Data privacy groups pile in on UK contact-tracing app

After making the promise in May of no less than a “world-beating” test, trace and isolate (TTI) regime by 1 June, the contact tracing app at the heart of the programme is yet to be launched – but even as the government scrambles to get it out to the public, more bodies from disparate groups have warned that the proposed application will pose a threat to user privacy, thus hampering uptake.

The whole story of the UK’s contact-tracing app has been one of unmitigated struggle. The contact-tracing app became available for download as a test on the Isle of Wight from 4 May 2020, using Bluetooth Low Energy technology to alert people who may have been exposed to the coronavirus so that they can take action to protect themselves.

Once installed, the app logs the distance between a user’s smartphone and other phones nearby that also have the app installed. The anonymous log of how close users are to others will be stored securely on the user’s phone. If a user becomes unwell with symptoms of Covid-19, they can allow the app to inform the NHS of their status, which will then, subject to risk analysis, trigger an anonymous alert to other app users with whom the user has come into significant contact over the previous few days.

Yet almost as soon as the first details of the app’s capability were announced, critics weighed in with concerns over what it could achieve, its technical capability, and whether the public could, or would, make representative use of it. Particular concerns were held over whether the app’s centralised nature would lead to privacy breaches and whether it would be any use at all though a lack of user uptake.
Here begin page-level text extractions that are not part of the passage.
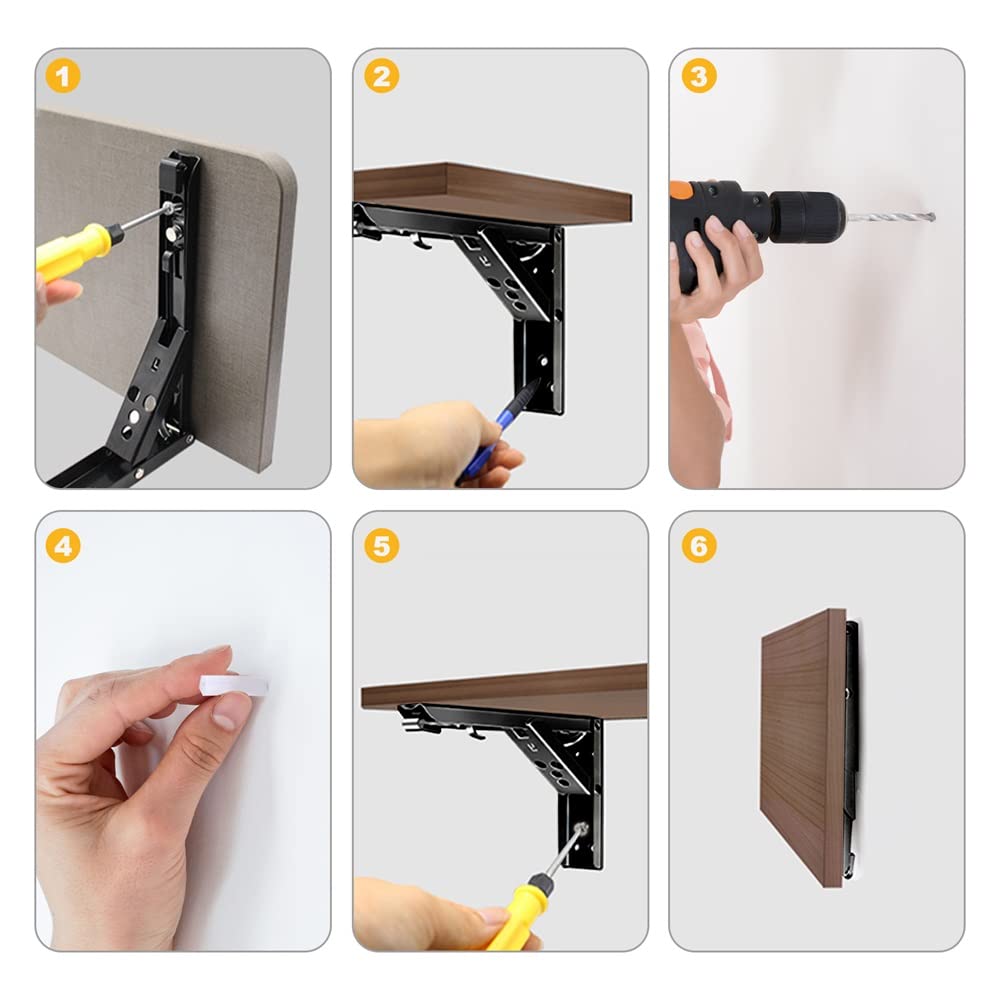 1

2

3

4

5

6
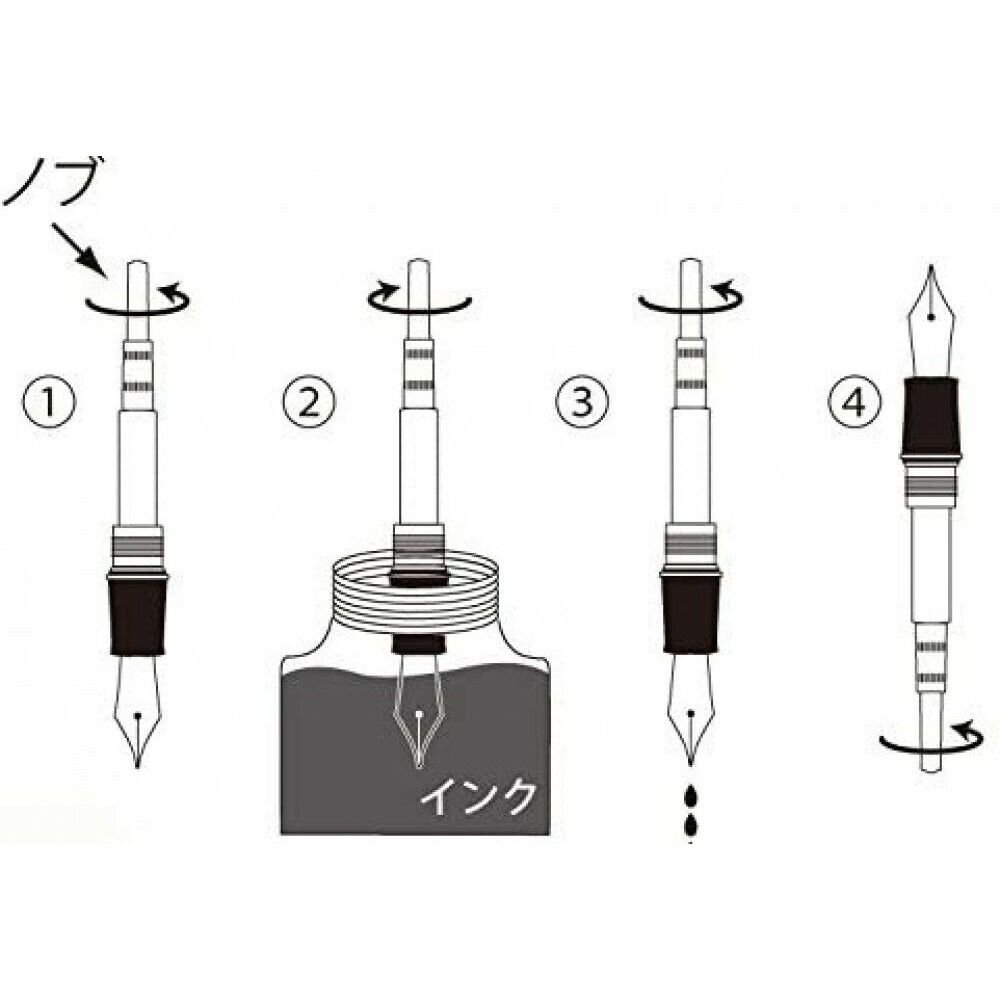 ノブ

①

②

インク

③

④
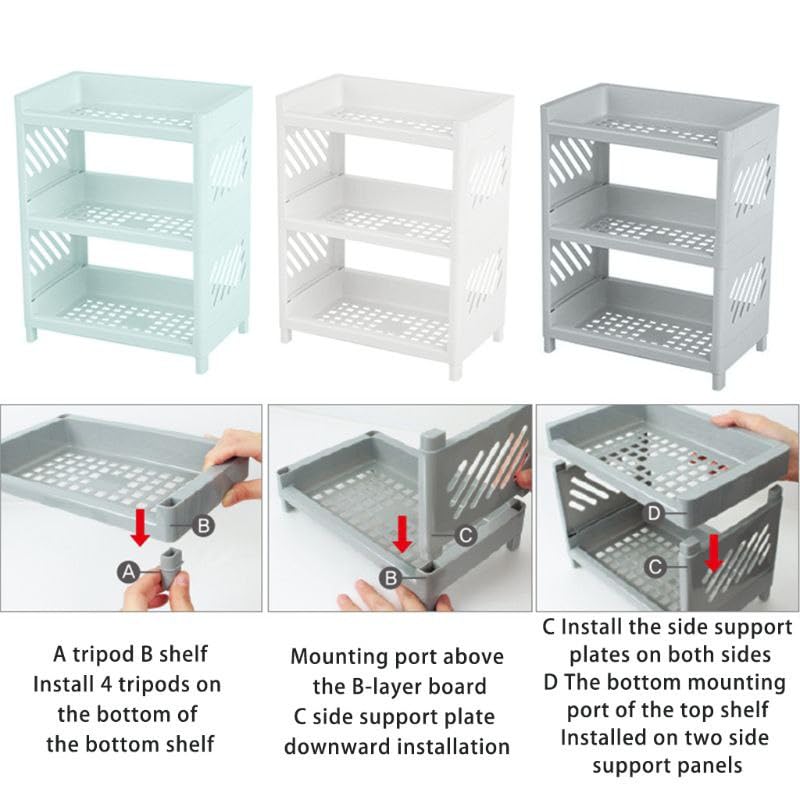 B

A

C

B

D

C

A tripod B shelf
Install 4 tripods on the bottom of the bottom shelf

Mounting port above the B-layer board
C side support plate downward installation

C Install the side support plates on both sides
D The bottom mounting port of the top shelf Installed on two side support panels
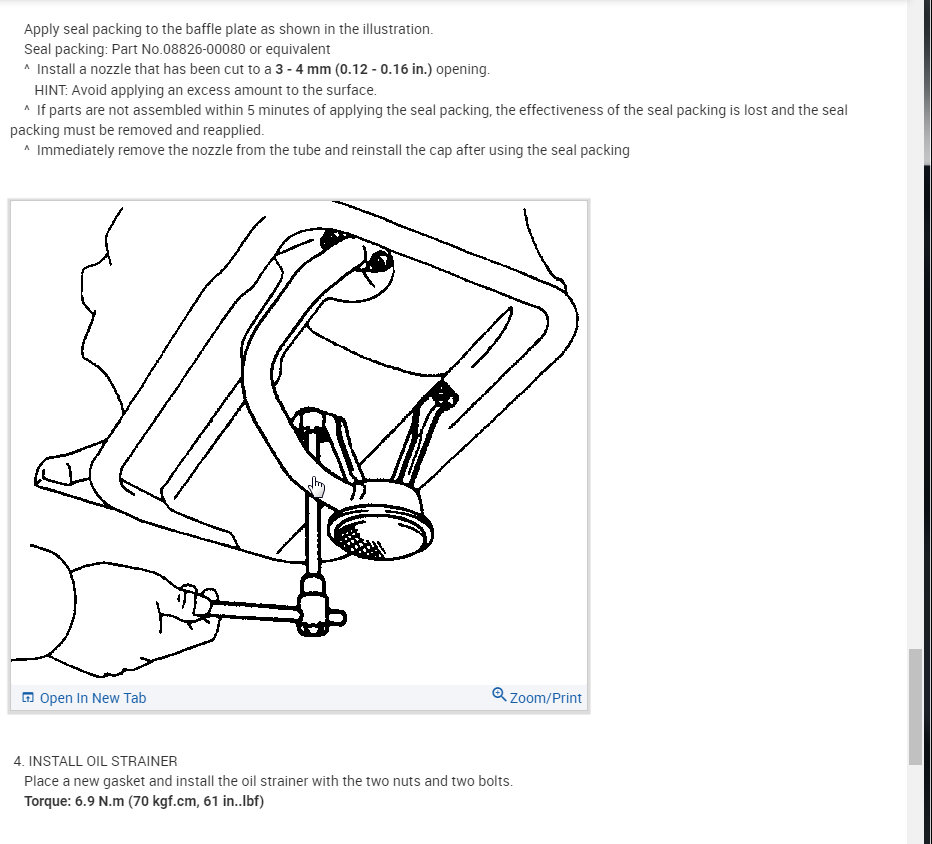 Apply seal packing to the baffle plate as shown in the illustration.
Seal packing: Part No.08826-00080 or equivalent
^ Install a nozzle that has been cut to a 3 - 4 mm (0.12 - 0.16 in.) opening.
HINT: Avoid applying an excess amount to the surface.
^ If parts are not assembled within 5 minutes of applying the seal packing, the effectiveness of the seal packing is lost and the seal packing must be removed and reapplied.
^ Immediately remove the nozzle from the tube and reinstall the cap after using the seal packing

Open In New Tab
Zoom/Print

4. INSTALL OIL STRAINER
Place a new gasket and install the oil strainer with the two nuts and two bolts.
Torque: 6.9 N.m (70 kgf.cm, 61 in..lbf)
Details have also emerged of a shadow app development project.

These worries have persisted past the two officially stated launch dates of first mid-May 2020 and then 1 June, with the UK government attracting criticism for not only not launching the product as scheduled but also not being able to say when it may launch, and exactly how many people that have downloaded it during the Isle of Wight test are actually using it – or how many are self-isolating as a result of following the operating procedures.

And flatly contradicting official assurances, more bad news for the programme came when The Guardian reported on 4 June that Tony Prestedge, the chief operating officer of the NHS scheme, had told his staff in a webinar that the programme would be “imperfect” at launch and that he hoped it would be operational at a world-class level in three to four months.

“I am sure when [Dido Harding, chief executive of the Track and Trace scheme] announces this service later she will make clear that it is an imperfect service at launch, and that we will improve over time and make it world-class by the time we are moving towards the September or October time,” he said.

Taking to BBC Radio and TV on 5 June in attempt to refute The Guardian’s report, UK Transport secretary Grant Shapps inadvertently admitted on The Today Programme that Prestedge was referring to the app and not the programme as whole when speaking about delays.

Now, the UK government is facing calls for an investigation from the UK Information Commission’s Office (ICO) into alleged breaches of data protection laws by the NHS Test and Trace regime.

When the first details of the app were revealed in April 2020, ICO commissioner Elizabeth Denham warned that while the ICO recognised the vital role that data can play in tracking the pandemic and the need to act urgently, people had to have trust and confidence in the way personal data is used to respond to the Covid-19 crisis.

UK-based digital privacy and free speech campaigning organisation the Open Rights Group (ORG) has instructed the legal director of the data rights agency AWO, Ravi Naik, to file a complaint with the ICO concerning the national roll-out of Test and Trace, asserting that the system has been deployed in breach of GDPR regulations.

ORG’s lawyers have also separately written to Matt Hancock, the secretary of state for health, Matthew Gould, the CEO of NHSX at the UK National Health Service’s digital innovation unit, and Duncan Selbie, chief executive of Public Health England, asking for clarity around the Test and Trace system.

ORG argues that to-date, there has been no data protection impact assessment as required by law, leaving no confidence that risks are adequately mitigated. It added that security risks have already been identified that place people at risk and that its 20-year data retention period was “excessive”, and likely to put people off participation; the programme’s commercial and research purposes are unclear as matters stand – making the retention period even more problematic – and that the privacy notice associated with Test and Trace is flawed.

“The ICO must act to enforce the law,” said ORG executive director Jim Killock. “The government is moving too fast, and breaking things as a result. If they carry on in this manner, public confidence will be undermined, and people will refuse to engage with the Track and Trace programme. Public health objectives are being undermined by failures to get privacy and data protection basics in place.”